**SET TASK:** Present the data from the line containing "In the scene" through the end of the data as a Markdown table with the columns "Row" and "Text", numbering each line and omitting blank lines.
+ + +
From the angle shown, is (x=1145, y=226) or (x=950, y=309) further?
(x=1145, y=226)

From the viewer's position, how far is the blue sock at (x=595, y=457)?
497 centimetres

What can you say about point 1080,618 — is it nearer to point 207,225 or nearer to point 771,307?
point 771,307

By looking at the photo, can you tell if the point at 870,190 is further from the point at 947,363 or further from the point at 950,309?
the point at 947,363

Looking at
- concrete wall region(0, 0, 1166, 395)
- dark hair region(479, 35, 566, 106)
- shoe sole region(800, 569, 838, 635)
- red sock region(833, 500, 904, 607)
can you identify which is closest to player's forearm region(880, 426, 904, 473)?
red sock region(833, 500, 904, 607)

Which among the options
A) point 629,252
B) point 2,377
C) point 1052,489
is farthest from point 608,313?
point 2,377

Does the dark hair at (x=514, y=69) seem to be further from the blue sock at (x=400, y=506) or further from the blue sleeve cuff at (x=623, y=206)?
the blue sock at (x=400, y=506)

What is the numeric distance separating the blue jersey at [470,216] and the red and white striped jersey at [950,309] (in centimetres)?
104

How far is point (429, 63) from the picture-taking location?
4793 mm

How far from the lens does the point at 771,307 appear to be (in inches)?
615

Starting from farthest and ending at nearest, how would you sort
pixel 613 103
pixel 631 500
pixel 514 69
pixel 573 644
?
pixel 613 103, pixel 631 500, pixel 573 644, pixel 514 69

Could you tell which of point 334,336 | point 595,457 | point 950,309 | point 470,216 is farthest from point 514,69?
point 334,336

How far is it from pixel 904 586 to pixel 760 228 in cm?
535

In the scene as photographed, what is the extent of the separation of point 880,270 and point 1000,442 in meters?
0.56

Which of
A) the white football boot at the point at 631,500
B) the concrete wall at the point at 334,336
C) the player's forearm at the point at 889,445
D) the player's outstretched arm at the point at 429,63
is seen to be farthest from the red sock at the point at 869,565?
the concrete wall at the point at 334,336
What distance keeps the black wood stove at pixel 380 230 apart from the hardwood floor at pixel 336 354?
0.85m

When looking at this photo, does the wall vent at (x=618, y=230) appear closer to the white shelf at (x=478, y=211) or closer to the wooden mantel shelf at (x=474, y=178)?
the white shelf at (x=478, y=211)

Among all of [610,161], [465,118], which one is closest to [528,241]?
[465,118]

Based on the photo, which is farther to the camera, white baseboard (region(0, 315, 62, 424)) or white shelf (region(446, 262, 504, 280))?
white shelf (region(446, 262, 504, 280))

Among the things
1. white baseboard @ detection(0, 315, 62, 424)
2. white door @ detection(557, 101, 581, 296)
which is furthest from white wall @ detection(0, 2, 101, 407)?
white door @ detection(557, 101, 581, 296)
+ + +
**EXERCISE RESULT:**
| Row | Text |
|---|---|
| 1 | In the scene as photographed, what is the extent of the separation of point 880,270 and point 1000,442 in meters? |
| 2 | 0.56 |
| 3 | Which of |
| 4 | A) the white football boot at the point at 631,500 |
| 5 | B) the concrete wall at the point at 334,336 |
| 6 | C) the player's forearm at the point at 889,445 |
| 7 | D) the player's outstretched arm at the point at 429,63 |
| 8 | is seen to be farthest from the red sock at the point at 869,565? |
| 9 | the concrete wall at the point at 334,336 |
| 10 | What distance keeps the black wood stove at pixel 380 230 apart from the hardwood floor at pixel 336 354? |
| 11 | 0.85m |
| 12 | When looking at this photo, does the wall vent at (x=618, y=230) appear closer to the white shelf at (x=478, y=211) or closer to the wooden mantel shelf at (x=474, y=178)? |
| 13 | the white shelf at (x=478, y=211) |
| 14 | Among all of [610,161], [465,118], which one is closest to [528,241]? |
| 15 | [465,118] |
| 16 | Based on the photo, which is farther to the camera, white baseboard (region(0, 315, 62, 424)) or white shelf (region(446, 262, 504, 280))? |
| 17 | white shelf (region(446, 262, 504, 280)) |
| 18 | Among the things |
| 19 | 1. white baseboard @ detection(0, 315, 62, 424) |
| 20 | 2. white door @ detection(557, 101, 581, 296) |
| 21 | which is furthest from white wall @ detection(0, 2, 101, 407)? |
| 22 | white door @ detection(557, 101, 581, 296) |